It's OK Not to "Fight Back": Why I Am Teaching My Sons to Embrace Their "Soft" Side

by Opal Stacie

“That’s for girls!”

My five-year-old son said, like I had uttered a curse word or disrespected him in some way. He was having none of it, with the pink-ish pants I placed on the counter to purchase for a spring BBQ we were attending.

For the record, the pants were not pink. They were a salmon color, but his statement still didn’t sit right with me. His statement was confirmation that because he identifies himself as a boy, he would inevitably place limitations on what he can enjoy.

When my oldest son was three, his ability to flip and his natural athleticism had me considering enrolling him into gymnastics. I had hopes of my son being one of the best, even going as far as the Olympics. I pictured a full-ride scholarship and the chance to study at an amazing university whenever I imagined what he could accomplish if he participated in the sport, but his father and uncles saw it as feminine. They insisted that gymnastics would somehow “turn him gay” and he should be playing football instead.

My five-year-old was born with the physique of a footballer—broad shoulders and a large frame. Big boned, as they say. But the truth is, he does not have an aggressive bone in his body. After a minor physical incident with another child, he expressed that he did not strike back because he did not like the idea of hitting his friend. I smiled, my heart was warm. I was proud—my son was thinking at a mature level for his age. Yet his father was disappointed, disgusted even. “Boys are lions! Boys fight back! Boys don’t cry, they get mad and fight!”

Like any parent, I want my son to defend himself if need be, but if he chooses to do so with logic and restraint—rather than conflict and violence—I can see the strength in that too. I won’t encourage him to allow people to take advantage of him, nor will I allow him to avoid confrontation, but I fully embrace the intrinsic inclination he has towards logic and reasoning.

Unfortunately, if you ask most men (including his father), they’ll call his logic “soft” and adamantly disapprove. This has got to change.

If we raise our boys by the virtues of the outdated “boys don’t cry” ideology, they don’t necessarily stop crying. They learn to dislike themselves each time they do. Personally, I don’t like the idea of my child hating who he naturally is on the strength of conformity.

The same goes for raising girls. Girly girls are cute and I adore the color pink, but scolding a little girl who prefers playing with blocks over Barbie dolls is as slippery a slope as encouraging boys to swing first and ask questions last. In my opinion, this kind of teaching does not help children; it stifles their growth and makes their journey to self-discovery muddied with “should be’s” and limits.

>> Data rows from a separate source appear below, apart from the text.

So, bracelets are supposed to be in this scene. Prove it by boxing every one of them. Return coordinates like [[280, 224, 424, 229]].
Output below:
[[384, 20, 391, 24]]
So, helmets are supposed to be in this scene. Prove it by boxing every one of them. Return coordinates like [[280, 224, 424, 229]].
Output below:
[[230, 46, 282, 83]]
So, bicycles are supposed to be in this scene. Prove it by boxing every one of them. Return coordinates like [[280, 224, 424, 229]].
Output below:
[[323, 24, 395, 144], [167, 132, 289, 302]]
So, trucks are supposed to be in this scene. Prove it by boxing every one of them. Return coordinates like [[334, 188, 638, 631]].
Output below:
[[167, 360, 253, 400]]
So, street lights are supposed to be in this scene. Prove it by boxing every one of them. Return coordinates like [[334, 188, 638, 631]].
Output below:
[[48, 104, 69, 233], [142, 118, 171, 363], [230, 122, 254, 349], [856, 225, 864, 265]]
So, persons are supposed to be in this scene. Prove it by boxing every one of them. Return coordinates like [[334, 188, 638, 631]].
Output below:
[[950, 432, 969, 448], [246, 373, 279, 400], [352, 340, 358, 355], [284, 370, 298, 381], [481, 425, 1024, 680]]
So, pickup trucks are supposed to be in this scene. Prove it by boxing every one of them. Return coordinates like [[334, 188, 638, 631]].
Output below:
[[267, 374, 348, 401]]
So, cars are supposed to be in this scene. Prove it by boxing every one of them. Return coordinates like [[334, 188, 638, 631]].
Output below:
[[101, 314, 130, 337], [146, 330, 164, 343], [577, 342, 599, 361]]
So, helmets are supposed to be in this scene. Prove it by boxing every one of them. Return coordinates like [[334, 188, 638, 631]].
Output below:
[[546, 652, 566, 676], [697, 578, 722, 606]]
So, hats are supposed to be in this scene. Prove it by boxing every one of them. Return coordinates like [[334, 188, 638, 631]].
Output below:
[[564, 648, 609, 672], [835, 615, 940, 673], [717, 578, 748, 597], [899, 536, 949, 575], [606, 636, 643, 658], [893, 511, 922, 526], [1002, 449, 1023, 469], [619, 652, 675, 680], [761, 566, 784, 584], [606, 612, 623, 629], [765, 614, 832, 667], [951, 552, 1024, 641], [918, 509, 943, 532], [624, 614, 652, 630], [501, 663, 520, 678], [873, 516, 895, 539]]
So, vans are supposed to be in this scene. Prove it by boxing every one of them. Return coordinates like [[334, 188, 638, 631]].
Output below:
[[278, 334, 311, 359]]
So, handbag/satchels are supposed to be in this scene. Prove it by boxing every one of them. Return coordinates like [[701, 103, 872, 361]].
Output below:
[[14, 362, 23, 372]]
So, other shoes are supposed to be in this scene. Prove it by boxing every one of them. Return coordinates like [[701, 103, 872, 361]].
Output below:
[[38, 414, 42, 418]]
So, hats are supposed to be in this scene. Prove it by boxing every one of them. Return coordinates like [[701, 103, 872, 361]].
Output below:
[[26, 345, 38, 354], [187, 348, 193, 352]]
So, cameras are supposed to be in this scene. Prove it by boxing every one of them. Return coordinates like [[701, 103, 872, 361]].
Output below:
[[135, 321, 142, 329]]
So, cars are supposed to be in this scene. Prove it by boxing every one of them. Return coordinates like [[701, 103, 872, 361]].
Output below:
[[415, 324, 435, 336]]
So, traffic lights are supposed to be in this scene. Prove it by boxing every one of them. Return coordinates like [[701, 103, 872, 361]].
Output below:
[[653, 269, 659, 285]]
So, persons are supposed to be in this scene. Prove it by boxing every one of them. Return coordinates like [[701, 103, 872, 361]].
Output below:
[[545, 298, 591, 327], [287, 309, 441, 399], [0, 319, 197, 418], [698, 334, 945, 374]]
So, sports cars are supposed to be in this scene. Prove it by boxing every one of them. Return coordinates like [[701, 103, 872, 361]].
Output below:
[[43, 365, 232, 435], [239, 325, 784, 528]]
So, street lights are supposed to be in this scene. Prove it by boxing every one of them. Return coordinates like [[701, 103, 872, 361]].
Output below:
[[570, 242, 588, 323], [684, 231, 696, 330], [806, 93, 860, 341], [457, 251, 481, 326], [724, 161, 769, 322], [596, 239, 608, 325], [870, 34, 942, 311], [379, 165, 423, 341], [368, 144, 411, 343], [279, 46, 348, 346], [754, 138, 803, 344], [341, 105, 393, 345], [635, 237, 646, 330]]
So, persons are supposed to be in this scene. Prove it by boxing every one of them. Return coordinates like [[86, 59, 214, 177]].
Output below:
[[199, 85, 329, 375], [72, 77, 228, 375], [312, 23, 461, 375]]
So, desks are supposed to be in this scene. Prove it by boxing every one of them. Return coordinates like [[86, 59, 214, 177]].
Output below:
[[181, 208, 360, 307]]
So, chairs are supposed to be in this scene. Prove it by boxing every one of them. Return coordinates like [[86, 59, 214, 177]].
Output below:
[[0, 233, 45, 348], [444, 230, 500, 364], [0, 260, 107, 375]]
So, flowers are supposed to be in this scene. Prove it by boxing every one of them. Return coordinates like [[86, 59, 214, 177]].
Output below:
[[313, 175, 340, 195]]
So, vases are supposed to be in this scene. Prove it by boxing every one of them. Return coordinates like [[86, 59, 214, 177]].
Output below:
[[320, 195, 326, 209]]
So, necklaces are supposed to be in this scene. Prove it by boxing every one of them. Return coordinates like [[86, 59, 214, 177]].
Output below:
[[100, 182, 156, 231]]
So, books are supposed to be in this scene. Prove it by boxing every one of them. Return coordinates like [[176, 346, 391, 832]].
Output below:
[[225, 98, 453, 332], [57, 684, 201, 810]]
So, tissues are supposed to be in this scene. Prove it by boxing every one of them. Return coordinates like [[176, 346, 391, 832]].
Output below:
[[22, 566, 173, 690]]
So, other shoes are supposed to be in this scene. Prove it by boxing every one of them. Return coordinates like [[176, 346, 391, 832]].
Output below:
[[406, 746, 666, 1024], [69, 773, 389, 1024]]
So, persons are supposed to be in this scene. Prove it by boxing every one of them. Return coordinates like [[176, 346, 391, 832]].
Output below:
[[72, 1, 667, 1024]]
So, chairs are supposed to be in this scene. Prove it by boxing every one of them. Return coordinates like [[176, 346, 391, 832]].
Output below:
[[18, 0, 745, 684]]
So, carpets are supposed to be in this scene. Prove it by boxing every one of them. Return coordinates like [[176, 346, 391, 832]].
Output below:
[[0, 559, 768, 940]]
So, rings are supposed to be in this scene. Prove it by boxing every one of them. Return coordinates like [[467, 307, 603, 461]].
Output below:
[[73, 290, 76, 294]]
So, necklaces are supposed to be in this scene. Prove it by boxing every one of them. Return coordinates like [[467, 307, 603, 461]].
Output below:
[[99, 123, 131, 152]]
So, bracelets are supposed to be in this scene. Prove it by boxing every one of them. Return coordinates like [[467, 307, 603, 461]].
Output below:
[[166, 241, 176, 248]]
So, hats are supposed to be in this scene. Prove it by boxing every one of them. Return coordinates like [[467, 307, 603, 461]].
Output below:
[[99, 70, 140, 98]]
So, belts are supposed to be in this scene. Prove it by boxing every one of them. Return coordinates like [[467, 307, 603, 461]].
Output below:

I am striving to raise free black boys in a world where their father, uncles, and society at large has a stringent view of the “right way” for them to be a man. The world already has a distorted view of the character of black children. I refuse to allow my boys to accept defeat and conform to those ideas as well.

I’m not a feminist, nor am I trying to be. I’m just a woman who once upon a time, to quote Brene Brown, “traded her authenticity for approval.” I am grateful for the lessons learned along the way and I am compelled to teach my sons to be great, but I cannot do that authentically if I continue to hold on to patriarchal views of who they should be. The “should be’s” and limits I learned as a kid had a hand in the tumultuous experiences that plagued my teenage years and I want different for my sons.

I am not interested in teaching my boys to be the “right” version of a man. I’m more focused on helping them to be the most genuine version of themselves, whatever that may be.